■ **WRITTEN INSTRUCTION**: Present the following entries again, word for word and in full.

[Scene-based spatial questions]

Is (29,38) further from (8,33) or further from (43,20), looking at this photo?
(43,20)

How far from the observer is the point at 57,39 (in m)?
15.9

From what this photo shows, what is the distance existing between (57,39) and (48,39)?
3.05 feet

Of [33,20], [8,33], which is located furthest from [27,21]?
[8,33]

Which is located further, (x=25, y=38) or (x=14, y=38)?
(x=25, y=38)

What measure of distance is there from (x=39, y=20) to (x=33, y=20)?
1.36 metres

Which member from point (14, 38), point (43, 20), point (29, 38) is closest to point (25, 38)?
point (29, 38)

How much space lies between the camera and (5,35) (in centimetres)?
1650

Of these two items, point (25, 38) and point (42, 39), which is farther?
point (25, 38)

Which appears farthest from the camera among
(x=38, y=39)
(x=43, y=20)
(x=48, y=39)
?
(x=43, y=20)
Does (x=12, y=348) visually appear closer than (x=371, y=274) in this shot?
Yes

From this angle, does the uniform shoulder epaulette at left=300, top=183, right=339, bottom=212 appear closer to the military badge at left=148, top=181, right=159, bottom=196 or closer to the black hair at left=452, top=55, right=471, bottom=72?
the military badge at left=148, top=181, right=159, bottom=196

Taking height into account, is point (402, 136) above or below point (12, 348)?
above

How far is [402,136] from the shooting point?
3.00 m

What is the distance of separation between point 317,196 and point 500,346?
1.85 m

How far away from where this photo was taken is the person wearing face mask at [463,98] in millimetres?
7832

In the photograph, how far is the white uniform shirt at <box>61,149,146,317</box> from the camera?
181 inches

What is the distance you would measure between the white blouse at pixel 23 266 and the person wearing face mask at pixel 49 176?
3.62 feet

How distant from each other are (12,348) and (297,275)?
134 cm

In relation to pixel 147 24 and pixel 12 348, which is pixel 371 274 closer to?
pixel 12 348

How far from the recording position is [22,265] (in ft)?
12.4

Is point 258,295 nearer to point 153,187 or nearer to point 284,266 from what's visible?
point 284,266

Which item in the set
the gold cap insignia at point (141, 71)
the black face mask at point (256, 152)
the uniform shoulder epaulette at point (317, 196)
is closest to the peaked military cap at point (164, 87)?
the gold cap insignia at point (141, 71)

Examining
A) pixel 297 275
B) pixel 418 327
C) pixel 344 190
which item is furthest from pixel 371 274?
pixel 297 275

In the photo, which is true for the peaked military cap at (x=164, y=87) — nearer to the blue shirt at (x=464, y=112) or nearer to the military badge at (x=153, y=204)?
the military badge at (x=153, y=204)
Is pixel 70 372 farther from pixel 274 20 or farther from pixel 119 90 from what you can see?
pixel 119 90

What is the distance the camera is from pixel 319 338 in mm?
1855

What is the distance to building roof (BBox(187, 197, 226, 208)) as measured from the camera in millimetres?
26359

■ **TASK OUTPUT**:
Is (29,38) further from (8,33) or further from (43,20), looking at this photo?
(43,20)

How far from the observer is the point at 57,39 (in m)?
15.9

From what this photo shows, what is the distance existing between (57,39) and (48,39)?
3.05 feet

Of [33,20], [8,33], which is located furthest from [27,21]?
[8,33]

Which is located further, (x=25, y=38) or (x=14, y=38)?
(x=25, y=38)

What measure of distance is there from (x=39, y=20) to (x=33, y=20)?
1.36 metres

Which member from point (14, 38), point (43, 20), point (29, 38) is closest to point (25, 38)?
point (29, 38)

How much space lies between the camera and (5,35) (in centimetres)?
1650

Of these two items, point (25, 38) and point (42, 39), which is farther?
point (25, 38)

Which appears farthest from the camera among
(x=38, y=39)
(x=43, y=20)
(x=48, y=39)
?
(x=43, y=20)
Does (x=12, y=348) visually appear closer than (x=371, y=274) in this shot?
Yes

From this angle, does the uniform shoulder epaulette at left=300, top=183, right=339, bottom=212 appear closer to the military badge at left=148, top=181, right=159, bottom=196 or closer to the black hair at left=452, top=55, right=471, bottom=72?
the military badge at left=148, top=181, right=159, bottom=196

Taking height into account, is point (402, 136) above or below point (12, 348)?
above

How far is [402,136] from the shooting point?
3.00 m

What is the distance of separation between point 317,196 and point 500,346?
1.85 m

How far away from where this photo was taken is the person wearing face mask at [463,98] in millimetres?
7832

In the photograph, how far is the white uniform shirt at <box>61,149,146,317</box> from the camera?
181 inches

What is the distance you would measure between the white blouse at pixel 23 266 and the person wearing face mask at pixel 49 176?
3.62 feet

How distant from each other are (12,348) and (297,275)?
134 cm

In relation to pixel 147 24 and pixel 12 348, which is pixel 371 274 closer to?
pixel 12 348

How far from the recording position is [22,265] (in ft)?
12.4

Is point 258,295 nearer to point 153,187 or nearer to point 284,266 from what's visible?
point 284,266

Which item in the set
the gold cap insignia at point (141, 71)
the black face mask at point (256, 152)
the uniform shoulder epaulette at point (317, 196)
is closest to the peaked military cap at point (164, 87)?
the gold cap insignia at point (141, 71)

Examining
A) pixel 297 275
B) pixel 418 327
C) pixel 344 190
which item is furthest from pixel 371 274?
pixel 297 275

In the photo, which is true for the peaked military cap at (x=164, y=87) — nearer to the blue shirt at (x=464, y=112) or nearer to the military badge at (x=153, y=204)?
the military badge at (x=153, y=204)
Is pixel 70 372 farther from pixel 274 20 or farther from pixel 119 90 from what you can see?
pixel 119 90

What is the distance the camera is from pixel 319 338 in mm?
1855

What is the distance to building roof (BBox(187, 197, 226, 208)) as measured from the camera in millimetres?
26359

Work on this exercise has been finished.